Fans of fake luxury goods out of luck after police raid
Thursday, Dec. 7, 2006 | 7:09 a.m.
Shopgirls at Gucci and Louis Vuitton unlocked their jaws upon learning that Metro Police seized more than $3 million in counterfeit goods last weekend - purses that sell for $500, police said, faked in pleather and priced at $39.95.
Oh, but please, shopgirls simper. Purses that sell for $500? That's almost a crime!
At the Forum Shops at Caesars, Gucci's popular "Pelham" purse retails for $1,455. And at Vuitton, a pressed-pant clerk points to an entry-level logo bag that starts at $915 - and it's kept behind glass!
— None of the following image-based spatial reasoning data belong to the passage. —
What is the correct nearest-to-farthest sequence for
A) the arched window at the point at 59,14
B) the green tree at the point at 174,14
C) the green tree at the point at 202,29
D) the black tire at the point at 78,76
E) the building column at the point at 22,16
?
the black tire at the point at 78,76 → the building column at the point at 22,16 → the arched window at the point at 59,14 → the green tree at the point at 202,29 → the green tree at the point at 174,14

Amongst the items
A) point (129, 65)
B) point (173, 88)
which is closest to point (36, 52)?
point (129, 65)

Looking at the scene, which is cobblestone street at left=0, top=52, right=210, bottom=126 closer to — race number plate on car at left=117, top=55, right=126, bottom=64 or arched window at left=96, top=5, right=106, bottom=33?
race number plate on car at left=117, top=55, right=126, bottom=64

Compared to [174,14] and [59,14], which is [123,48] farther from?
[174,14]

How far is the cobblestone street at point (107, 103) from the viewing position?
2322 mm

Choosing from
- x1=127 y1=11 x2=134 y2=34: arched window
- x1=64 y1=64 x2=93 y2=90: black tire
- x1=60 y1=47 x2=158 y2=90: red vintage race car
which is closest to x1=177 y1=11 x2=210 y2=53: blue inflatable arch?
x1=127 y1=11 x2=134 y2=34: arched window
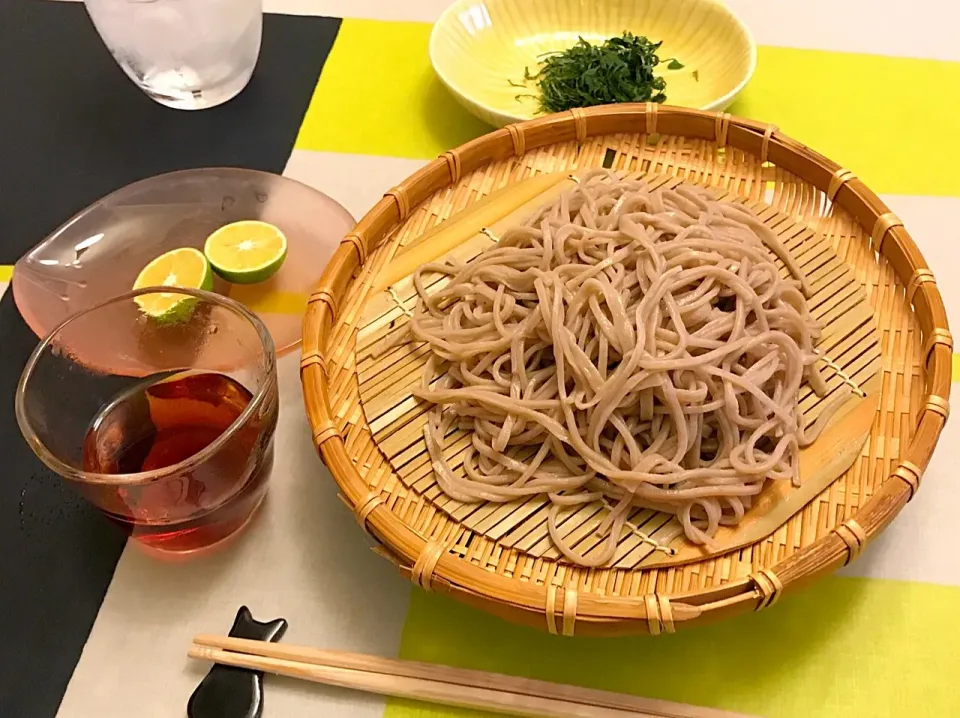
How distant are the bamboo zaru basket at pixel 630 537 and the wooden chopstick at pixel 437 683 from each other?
0.40 ft

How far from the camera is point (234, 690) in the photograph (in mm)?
1027

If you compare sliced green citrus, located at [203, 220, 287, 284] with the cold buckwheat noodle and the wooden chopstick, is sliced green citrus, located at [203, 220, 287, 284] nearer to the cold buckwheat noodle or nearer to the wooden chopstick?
the cold buckwheat noodle

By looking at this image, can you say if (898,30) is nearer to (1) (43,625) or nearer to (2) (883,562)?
A: (2) (883,562)

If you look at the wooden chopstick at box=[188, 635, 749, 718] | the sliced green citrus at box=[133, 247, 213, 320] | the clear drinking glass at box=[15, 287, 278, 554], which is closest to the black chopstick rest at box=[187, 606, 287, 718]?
the wooden chopstick at box=[188, 635, 749, 718]

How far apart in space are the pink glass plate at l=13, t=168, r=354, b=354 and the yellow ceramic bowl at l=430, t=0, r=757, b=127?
1.28ft

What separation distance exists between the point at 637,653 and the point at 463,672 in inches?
8.6

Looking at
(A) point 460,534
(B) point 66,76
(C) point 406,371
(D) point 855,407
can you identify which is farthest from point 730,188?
(B) point 66,76

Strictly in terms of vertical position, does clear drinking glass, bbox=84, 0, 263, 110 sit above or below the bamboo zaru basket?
above

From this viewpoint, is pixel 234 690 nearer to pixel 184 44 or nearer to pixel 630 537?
pixel 630 537

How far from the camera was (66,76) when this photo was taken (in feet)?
6.21

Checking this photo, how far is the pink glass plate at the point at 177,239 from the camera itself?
1401mm

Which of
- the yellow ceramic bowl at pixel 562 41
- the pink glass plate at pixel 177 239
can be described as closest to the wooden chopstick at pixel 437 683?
the pink glass plate at pixel 177 239

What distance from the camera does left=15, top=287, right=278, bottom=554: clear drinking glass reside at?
1.05 meters

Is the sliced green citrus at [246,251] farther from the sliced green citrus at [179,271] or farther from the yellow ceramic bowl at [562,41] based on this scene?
the yellow ceramic bowl at [562,41]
Not so at the Fantastic Indoor Swapmeet, where police raided 26 vendors selling knockoffs: counterfeit purses, pens, watches, shoes, clothes, CDs and DVDs. At the swap meet, police say, the fake stuff was spread across counters for customers who ought to know better.
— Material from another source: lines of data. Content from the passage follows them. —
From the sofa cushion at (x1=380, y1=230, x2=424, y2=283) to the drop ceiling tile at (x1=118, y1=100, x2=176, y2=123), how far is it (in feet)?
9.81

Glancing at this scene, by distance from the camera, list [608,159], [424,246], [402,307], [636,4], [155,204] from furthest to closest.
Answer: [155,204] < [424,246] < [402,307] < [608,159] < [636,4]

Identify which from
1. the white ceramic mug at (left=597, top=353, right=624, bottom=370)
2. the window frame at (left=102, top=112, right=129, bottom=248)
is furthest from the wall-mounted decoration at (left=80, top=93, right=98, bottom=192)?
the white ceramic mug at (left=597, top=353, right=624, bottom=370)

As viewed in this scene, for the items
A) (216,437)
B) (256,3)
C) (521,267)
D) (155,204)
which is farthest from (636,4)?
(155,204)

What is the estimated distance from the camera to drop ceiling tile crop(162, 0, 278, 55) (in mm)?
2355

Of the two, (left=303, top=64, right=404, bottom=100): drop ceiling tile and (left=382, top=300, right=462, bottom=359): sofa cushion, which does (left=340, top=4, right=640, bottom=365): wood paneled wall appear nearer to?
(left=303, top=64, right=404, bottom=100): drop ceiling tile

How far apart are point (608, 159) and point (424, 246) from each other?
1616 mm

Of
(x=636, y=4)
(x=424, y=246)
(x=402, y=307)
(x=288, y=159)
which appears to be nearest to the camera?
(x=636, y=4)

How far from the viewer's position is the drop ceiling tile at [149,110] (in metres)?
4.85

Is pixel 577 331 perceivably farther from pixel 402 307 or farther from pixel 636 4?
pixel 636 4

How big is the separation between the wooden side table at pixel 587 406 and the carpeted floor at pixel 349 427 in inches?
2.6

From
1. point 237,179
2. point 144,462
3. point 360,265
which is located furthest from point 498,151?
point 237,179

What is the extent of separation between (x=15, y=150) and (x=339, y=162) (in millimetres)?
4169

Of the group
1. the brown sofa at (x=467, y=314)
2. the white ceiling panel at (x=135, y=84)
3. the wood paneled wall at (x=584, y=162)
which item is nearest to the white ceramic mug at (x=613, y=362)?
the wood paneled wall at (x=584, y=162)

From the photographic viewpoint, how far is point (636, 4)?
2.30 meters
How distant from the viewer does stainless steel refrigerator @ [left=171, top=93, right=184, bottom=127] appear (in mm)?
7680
"Everybody knows a Rolex doesn't look like that," Sgt. Prokopios Ziros said, pointing at a busted-link, faux-gold phony. The police officer lifted his wrist: "Mine's real."
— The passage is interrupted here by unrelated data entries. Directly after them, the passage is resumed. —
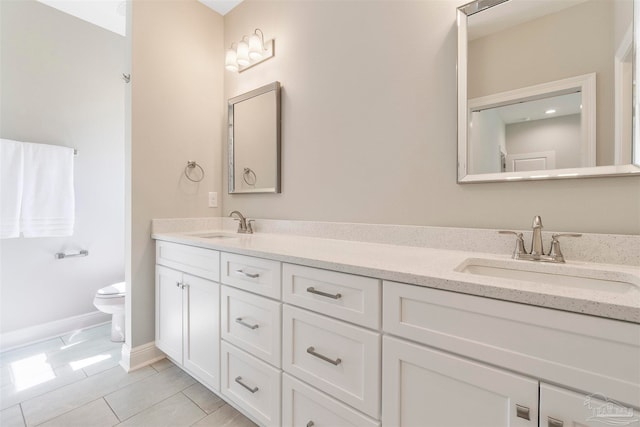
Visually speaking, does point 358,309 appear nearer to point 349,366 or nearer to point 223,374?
point 349,366

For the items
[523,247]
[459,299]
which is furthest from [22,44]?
[523,247]

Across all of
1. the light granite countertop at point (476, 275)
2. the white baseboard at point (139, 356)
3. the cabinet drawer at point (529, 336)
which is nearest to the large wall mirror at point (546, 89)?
the light granite countertop at point (476, 275)

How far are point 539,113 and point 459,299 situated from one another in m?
0.86

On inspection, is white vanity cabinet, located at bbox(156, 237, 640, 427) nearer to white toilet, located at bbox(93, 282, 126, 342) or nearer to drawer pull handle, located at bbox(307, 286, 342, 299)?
drawer pull handle, located at bbox(307, 286, 342, 299)

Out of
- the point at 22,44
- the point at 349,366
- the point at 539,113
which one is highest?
the point at 22,44

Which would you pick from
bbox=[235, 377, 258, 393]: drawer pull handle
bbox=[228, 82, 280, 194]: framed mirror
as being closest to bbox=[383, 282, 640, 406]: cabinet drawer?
bbox=[235, 377, 258, 393]: drawer pull handle

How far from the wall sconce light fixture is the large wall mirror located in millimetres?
1273

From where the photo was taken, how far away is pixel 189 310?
64.0 inches

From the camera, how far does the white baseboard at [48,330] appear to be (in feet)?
6.81

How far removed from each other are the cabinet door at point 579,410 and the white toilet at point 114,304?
2458mm

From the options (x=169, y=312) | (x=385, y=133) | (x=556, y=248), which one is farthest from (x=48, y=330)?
(x=556, y=248)

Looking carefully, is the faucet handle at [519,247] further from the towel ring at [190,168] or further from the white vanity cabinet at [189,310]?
the towel ring at [190,168]

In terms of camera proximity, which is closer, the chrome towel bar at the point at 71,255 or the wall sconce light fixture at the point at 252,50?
the wall sconce light fixture at the point at 252,50

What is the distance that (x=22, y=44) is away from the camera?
7.04 feet
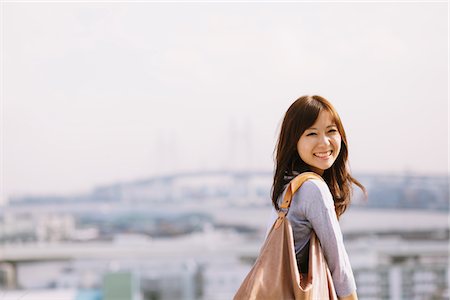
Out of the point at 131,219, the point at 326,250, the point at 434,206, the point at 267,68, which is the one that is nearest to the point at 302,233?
the point at 326,250

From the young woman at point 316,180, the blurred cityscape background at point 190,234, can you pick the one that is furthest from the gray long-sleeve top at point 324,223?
the blurred cityscape background at point 190,234

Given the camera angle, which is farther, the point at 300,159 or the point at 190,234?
the point at 190,234

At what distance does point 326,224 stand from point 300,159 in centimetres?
9

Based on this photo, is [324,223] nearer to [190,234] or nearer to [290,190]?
[290,190]

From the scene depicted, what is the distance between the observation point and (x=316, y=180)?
24.0 inches

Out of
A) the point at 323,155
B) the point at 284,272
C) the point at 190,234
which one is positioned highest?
the point at 323,155

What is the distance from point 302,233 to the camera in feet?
2.04

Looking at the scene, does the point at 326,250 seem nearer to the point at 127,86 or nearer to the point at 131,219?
the point at 131,219

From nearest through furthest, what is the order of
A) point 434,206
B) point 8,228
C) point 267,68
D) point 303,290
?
point 303,290
point 434,206
point 8,228
point 267,68

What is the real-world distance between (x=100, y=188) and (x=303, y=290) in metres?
7.84

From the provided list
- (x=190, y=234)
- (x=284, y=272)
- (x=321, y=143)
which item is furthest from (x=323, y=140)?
(x=190, y=234)

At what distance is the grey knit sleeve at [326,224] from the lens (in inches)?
23.6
Ziros' men - part of a specialized police problem-solving unit - started training for the raid one month in advance, after Edward Norton of Edward Norton Consulting & Investigations asked for help. Norton, who wouldn't name the luxury brands his company was hired to protect from local counterfeiters, said he needed backup to pull off the counterfeit seizure - which began at 10:30 a.m. Sunday and didn't end until 2:30 the following morning. Police filled a midsize moving van with the confiscated goods: Prada, Christian Dior, Juicy Couture, Cartier, Mont Blanc, Nike, Dooney & Bourke, et al.
"People were running around with bags," Ziros said, "trying to hide them."
One Fantastic shopkeeper, Francisco Santoyo, had $866,000 worth of fake watches - "Rolexes" police say Santoyo sold for $750 to $1,000 each, assuring customers that his bogus timepieces looked real. Ha! Hardly, one of Ziros' men said Tuesday, standing in the secret and freezing storage shed where police are storing the seized goods. The second hand of a real Rolex, the officer demonstrated, doesn't tick-tick-tick. It glides.
And the lining of a designer bag should be sewn in, Ziros said, holding a pink, padded fake Chanel purse. Another indication that suggested the bag is fake, Ziros noted: Its handles are wrapped in plastic!
Santoyo was arrested with three other swap meet merchants, charged with selling, displaying or advertising goods with false trademark - three counts each. The 22 other counterfeit vendors were given the opportunity to voluntarily surrender their fake goods without being charged, part of an informal good-faith agreement for the first-caught.
Counterfeit once, Norton said, shame on you; counterfeit twice, shame on your bail bondsman.
The problem is that people who deal in dummy goods stand to profit stunningly.
"It's better than drugs," Norton said. Ziros chimed in, "And it's safer.
"Crack dealers get shot. Sell a fake purse, who's going to kill you?"
Looks can kill - or at least tell all. At Gucci on Tuesday night, hours after police had locked up the seized goods and gone home, a salesgirl demonstrated how she can spot a fake. Running an acrylic nail over the tooling of an almost $1,500 purse, she said, "real leather scratches." Sometimes women will walk into the real store with the fake bags - brazen! Sometimes, a Vuitton counter clerk said, "they don't even realize it's not real."
The International AntiCounterfeiting Coalition estimates global counterfeit sales generate $600 billion annually, accounting for 6 percent or 7 percent of world trade. Counterfeit items could be coming to Las Vegas through a Southern California pipeline of international knockoffs from China, Hong Kong and Mexico, Norton said. Exactly how the merchandise ends up at a place such as Fantastic, and in stores throughout Las Vegas, is harder to know.
"These people don't give up a whole lot of info," Norton said. "And do you think they're saving receipts?"
Fantastic is open only on Fridays, Saturdays and Sundays; there's a $1 entrance fee - no shirt, no shoes, no service.
Teresa Bassett, who has owned an embroidery store at the Decatur Boulevard swap meet for five years, predicted Wednesday, while catching up on work, that business would bustle on as usual. "I don't think it's going to be a huge difference," she said. "We're a pretty busy little venue."
Gucci is a pretty busy little venue, too. It sells about six $1,455 Pelham purses every day, according to a shopgirl, who, pausing, explained, "Honey, I just work here."